Article ID Journal Published Year Pages File Type
953495 Social Science & Medicine 2008 9 Pages PDF
Abstract

“Gulf War Syndrome” has become firmly established in public and political discourse, and considerable numbers of veterans of the 1991 Gulf war now see it as part of their identity. In this paper we draw on open-ended questionnaire data drawn from a large, random sample of UK Gulf veterans, collected in 1996 and 1997. Whilst there is already some literature focussing on coherent personal narratives of some veterans and campaigners, we suggest that they are preceded by much more fragmentary, shared accounts.

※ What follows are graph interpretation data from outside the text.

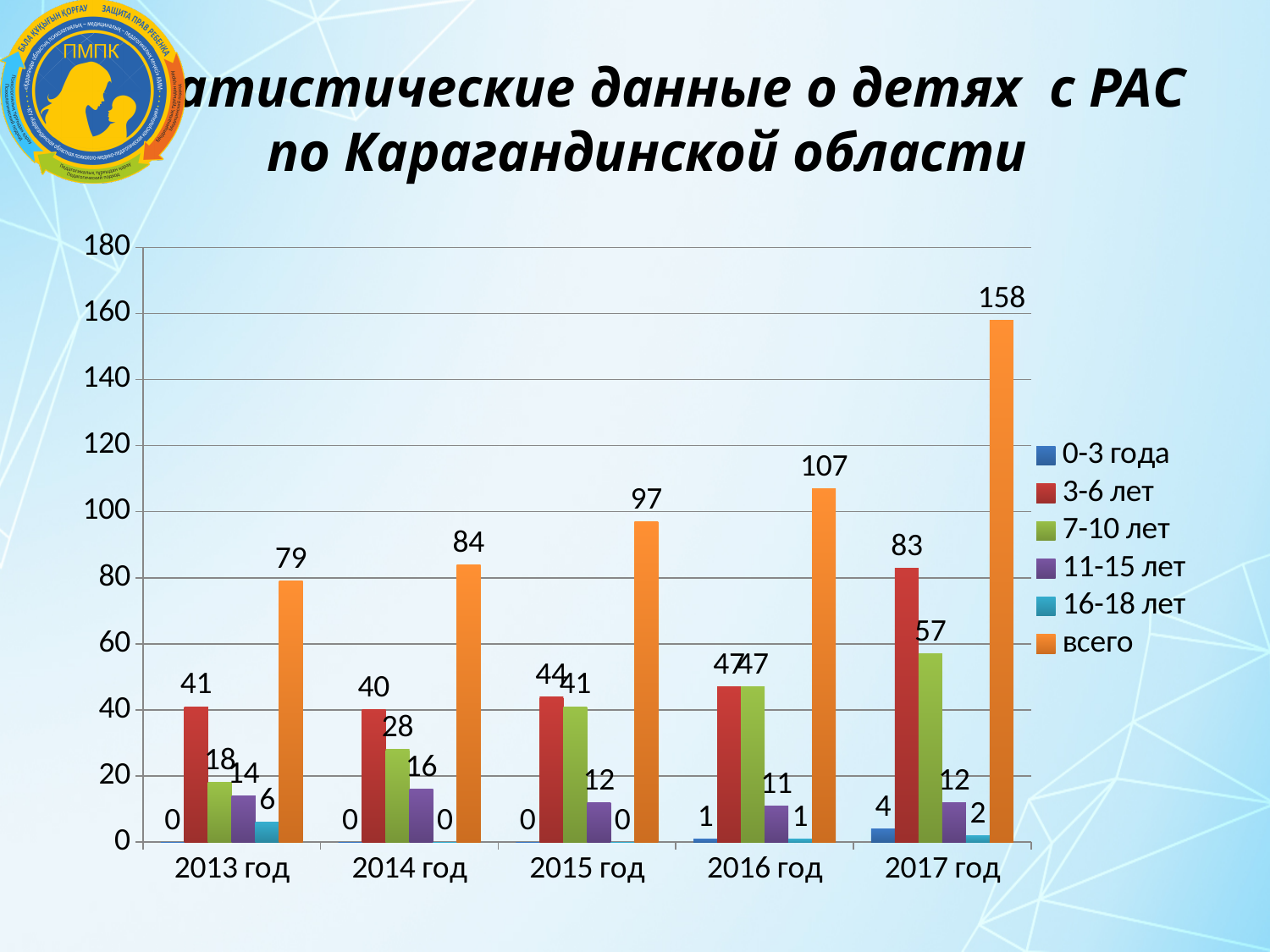
How many years are shown on the x axis? 5 What is the value of "всего" for 2017 год? 158 Does the "всего" value rise or fall from 2013 год to 2017 год? rise How many series does the legend list? 6 What is the value of "3-6 лет" for 2013 год? 41 What kind of chart is shown on the slide? bar chart What is the value of "11-15 лет" for 2016 год? 11 Which year has the lowest value for "всего"? 2013 год What is the value of "7-10 лет" for 2014 год? 28 Which is larger: "3-6 лет" in 2017 год or "7-10 лет" in 2017 год? 3-6 лет in 2017 год Which year has the highest value for "всего"? 2017 год What is the difference between the "всего" values for 2017 год and 2016 год? 51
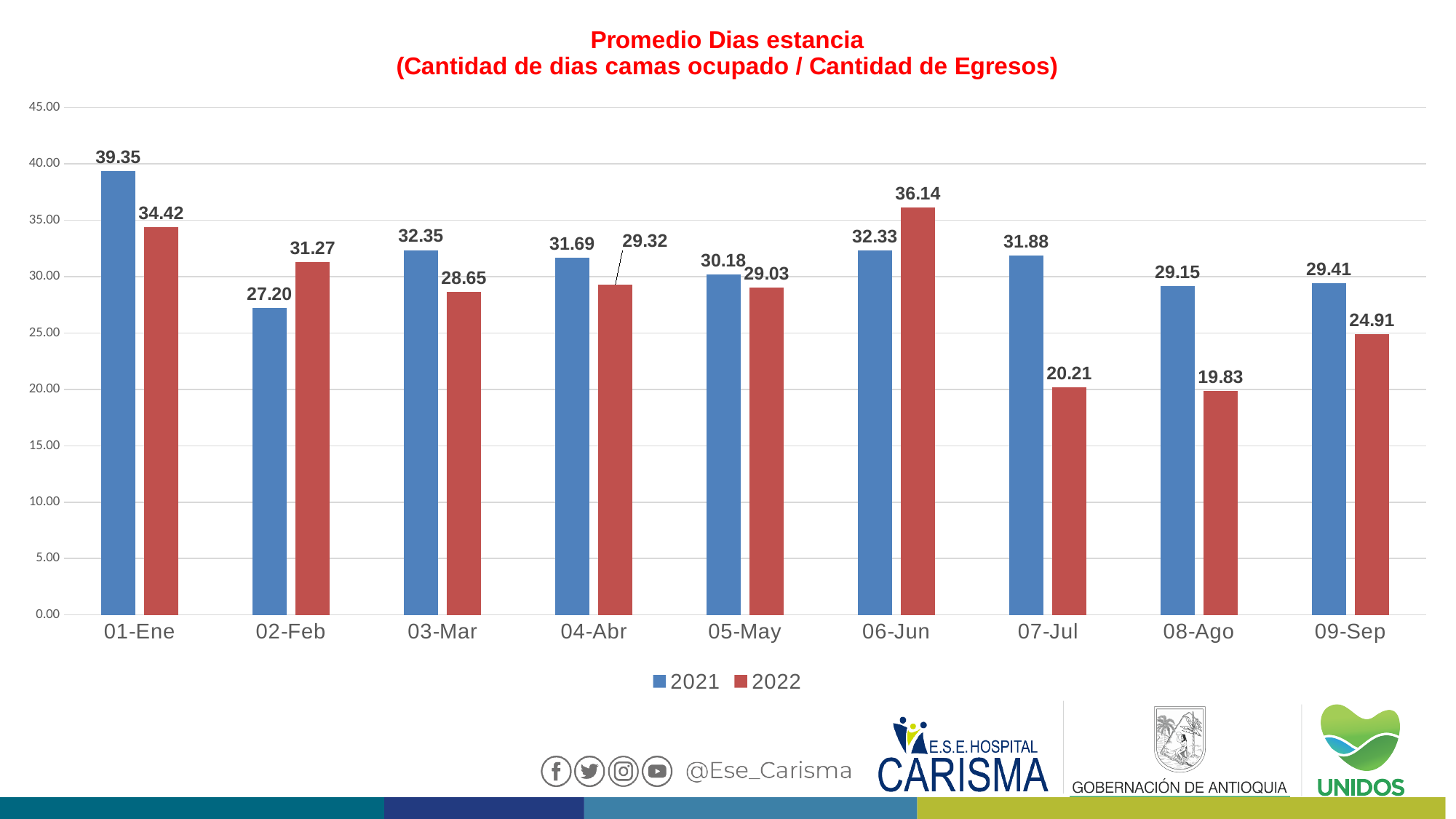
In 02-Feb, which series has the larger value, 2021 or 2022? 2022 What is the value for 2022 in 07-Jul? 20.21 Which month has the lowest value for the 2022 series? 08-Ago Is the value for 2022 in 08-Ago greater or less than 25.00? less What kind of chart is shown on the slide? bar chart What is the difference between the 2021 and 2022 values in 01-Ene? 4.93 Which month has the highest value for the 2021 series? 01-Ene How many series does the legend list? 2 How many months are shown on the x axis? 9 What is the value for 2021 in 01-Ene? 39.35 Which colour represents the 2022 series in the legend? red What is the value for 2022 in 06-Jun? 36.14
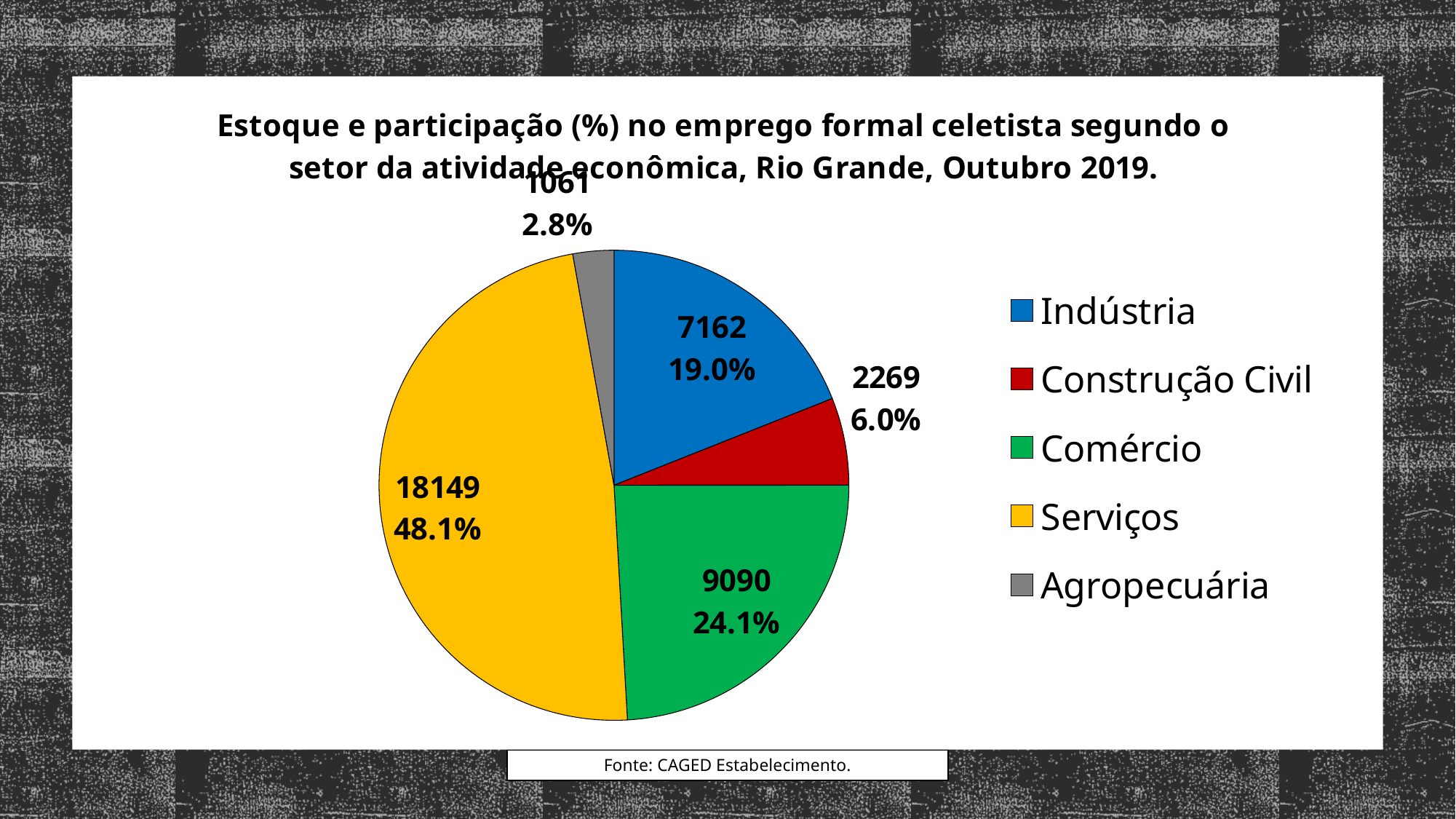
How many sectors does the legend list? 5 Which sector has the largest slice? Serviços What is the value for Serviços? 18149 What share of the pie does Comércio represent? 24.1% What kind of chart is shown on the slide? Pie chart What is the difference between the values for Comércio and Indústria? 1928 What is the value for Indústria? 7162 What share of the pie does Serviços represent? 48.1% Which sector has the smallest slice? Agropecuária What is the value for Construção Civil? 2269 Which is larger, the value for Indústria or the value for Construção Civil? Indústria What is the value for Agropecuária? 1061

We take the idea of rumour as a way of encapsulating how these partial ideas swiftly gained value by reflecting and reproducing social ties. Accounts describing fears about this mystery condition simultaneously made reference to concerns about their role as a soldier, about the purpose of the conflict, and rising mistrust of their commanders. As doubt over soldiers' function increased, informal social networks became increasingly significant, perhaps also linked to an erosion of respect for formal military hierarchy. At the same time, rumours of “Gulf War Syndrome” began to circulate, reinforcing the idea that the cause was elusive, and invisible, whilst undermining both the unity of the military force and the individual soldier's body. We suggest that the nature of Gulf War Syndrome as a topic of contestation in the years after the conflict was keenly shaped by these early rumours, which entangled specific ideas of the illness with feelings of betrayal, distrust and ambiguity. Informed by the general literature on illness narratives, we explore how the transmission of ideas and causal theories were themselves instrumental in the emergence of the condition as it was experienced.